The support family service is intended for children who are in need of special support or for clients of child welfare services. Support families help families when their own resources are limited and when the family does not have its own close support network. When the child is with the support family, their parent has the opportunity to rest and gather resources for their day-to-day life. Typically, a child spends one weekend a month with their support family. The children in need of support are usually between the ages of 2 and 13.

Frequently asked questions about support family operations

Each child is matched with a support family that best meets their needs. When matching the child with the support family, the support family's own wishes and capabilities are also taken into account. After the introduction, the child usually spends one weekend a month with the support family. During these weekends, the support families do normal, everyday things while taking the child’s wishes into consideration: they go outside, or play or cook together, for example.

These supportive relationships are fixed-term in nature and their continuation is evaluated annually. 

The support family does not need to have an educational background from the fields of social services or healthcare or any other specialised skills. The support family is required to have a stable life situation and the resources to be supportive of the child in need and their family, as well as the ability to create a secure relationship with the child. Additionally, they need to be openminded and willing to cooperate and commit to the operations. The growth environment provided by the support family must be child-friendly.

The family's suitability for the job will be reviewed and assessed during the training process. Before a family gets started in the operations, a statement on the family will be requested from the local social services, and the adults living in the family must present an extract from their criminal records in order to work with children.

Obstacles to becoming a support family include acute, repeated or long-term client relationship with child welfare services or family social work, or an acute substance abuse or mental health problem in the family. An ongoing crisis in your own life (e.g. burnout, divorce, recent unemployment, financial problems, serious illness of a close relative, etc.) or a serious illness in the family may also prevent you from being a support family at that time. Families involved in a criminal lifestyle cannot become support families.

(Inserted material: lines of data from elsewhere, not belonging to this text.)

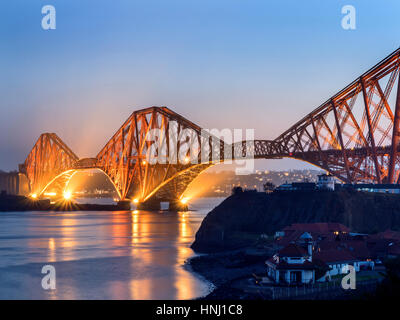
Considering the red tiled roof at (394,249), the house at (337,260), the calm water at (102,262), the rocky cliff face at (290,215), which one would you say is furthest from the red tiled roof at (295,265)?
the rocky cliff face at (290,215)

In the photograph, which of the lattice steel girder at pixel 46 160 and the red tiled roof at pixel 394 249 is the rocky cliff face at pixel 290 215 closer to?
the red tiled roof at pixel 394 249


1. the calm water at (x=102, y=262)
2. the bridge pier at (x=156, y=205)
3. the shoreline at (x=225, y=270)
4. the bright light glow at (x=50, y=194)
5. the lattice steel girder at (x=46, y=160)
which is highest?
the lattice steel girder at (x=46, y=160)

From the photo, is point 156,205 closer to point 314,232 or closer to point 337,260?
point 314,232

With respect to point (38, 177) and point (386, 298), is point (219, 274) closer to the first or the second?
point (386, 298)

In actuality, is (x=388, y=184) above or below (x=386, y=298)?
above

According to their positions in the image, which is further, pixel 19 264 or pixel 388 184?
pixel 388 184

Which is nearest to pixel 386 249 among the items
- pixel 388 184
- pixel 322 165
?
pixel 388 184

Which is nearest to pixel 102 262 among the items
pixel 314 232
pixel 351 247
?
pixel 314 232
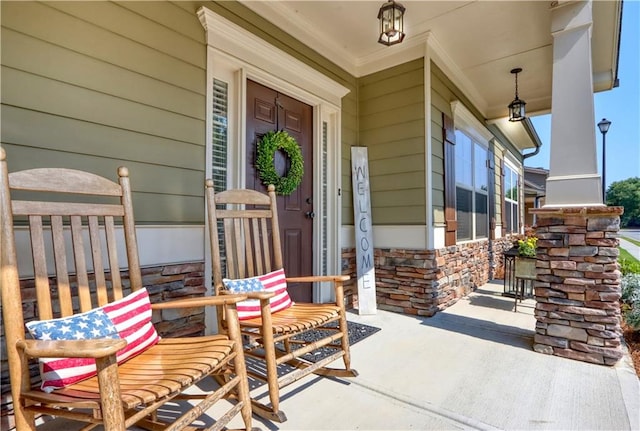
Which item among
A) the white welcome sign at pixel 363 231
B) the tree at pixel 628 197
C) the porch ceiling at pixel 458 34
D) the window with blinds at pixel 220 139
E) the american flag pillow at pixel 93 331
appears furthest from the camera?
the tree at pixel 628 197

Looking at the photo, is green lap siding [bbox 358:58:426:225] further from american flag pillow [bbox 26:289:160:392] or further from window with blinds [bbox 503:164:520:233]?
window with blinds [bbox 503:164:520:233]

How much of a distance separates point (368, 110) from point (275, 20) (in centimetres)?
145

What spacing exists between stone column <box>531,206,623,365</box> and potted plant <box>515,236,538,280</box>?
4.01ft

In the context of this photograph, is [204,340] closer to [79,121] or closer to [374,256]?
[79,121]

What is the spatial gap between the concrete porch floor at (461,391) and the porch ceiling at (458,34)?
2838 millimetres

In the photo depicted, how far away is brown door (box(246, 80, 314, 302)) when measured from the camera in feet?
9.14

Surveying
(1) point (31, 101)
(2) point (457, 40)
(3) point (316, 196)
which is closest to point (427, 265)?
(3) point (316, 196)

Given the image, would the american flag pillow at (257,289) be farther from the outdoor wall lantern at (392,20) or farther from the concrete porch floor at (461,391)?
the outdoor wall lantern at (392,20)

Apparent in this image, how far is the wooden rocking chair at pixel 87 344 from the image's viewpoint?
0.95 metres

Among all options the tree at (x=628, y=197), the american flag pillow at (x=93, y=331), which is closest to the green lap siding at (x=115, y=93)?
the american flag pillow at (x=93, y=331)

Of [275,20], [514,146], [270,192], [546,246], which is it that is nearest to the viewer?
[270,192]

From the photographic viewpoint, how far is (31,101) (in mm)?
1615

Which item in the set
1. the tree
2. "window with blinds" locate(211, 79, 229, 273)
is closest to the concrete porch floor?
"window with blinds" locate(211, 79, 229, 273)

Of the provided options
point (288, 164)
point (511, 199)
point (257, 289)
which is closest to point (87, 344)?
point (257, 289)
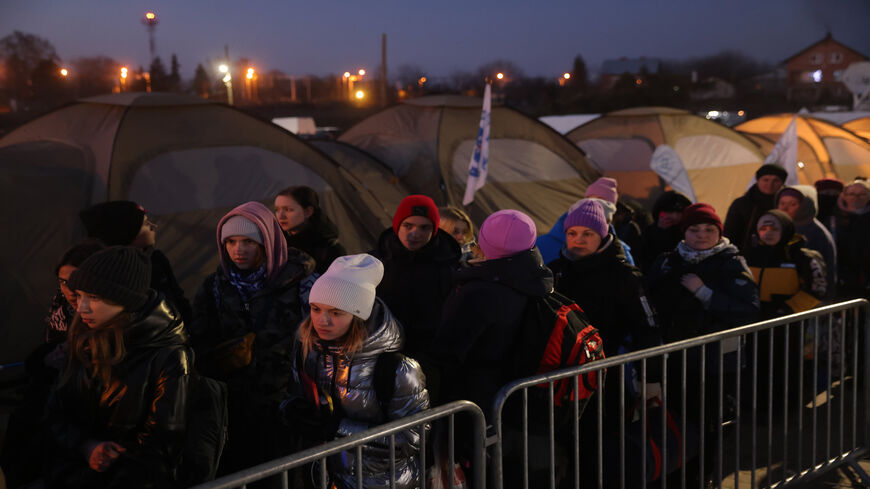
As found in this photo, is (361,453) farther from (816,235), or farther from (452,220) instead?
(816,235)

In addition to filling in the application form, the support family training includes one visit to the home of the future support family and three group coaching sessions. Group coaching takes place on weekday evenings 16:30-19:00. 

Support family activities are organised and supported by professionals of the social services sector. Support families are paid a care allowance and a reimbursement of expenses for the weekends they have the child with them. In 2025, the care allowance is €51.10 per day per child and the reimbursement of expenses €28.06 per day per child. Support families are insured and are provided with additional training and a chance to participate in peer-to-peer meetings when participating in the operations.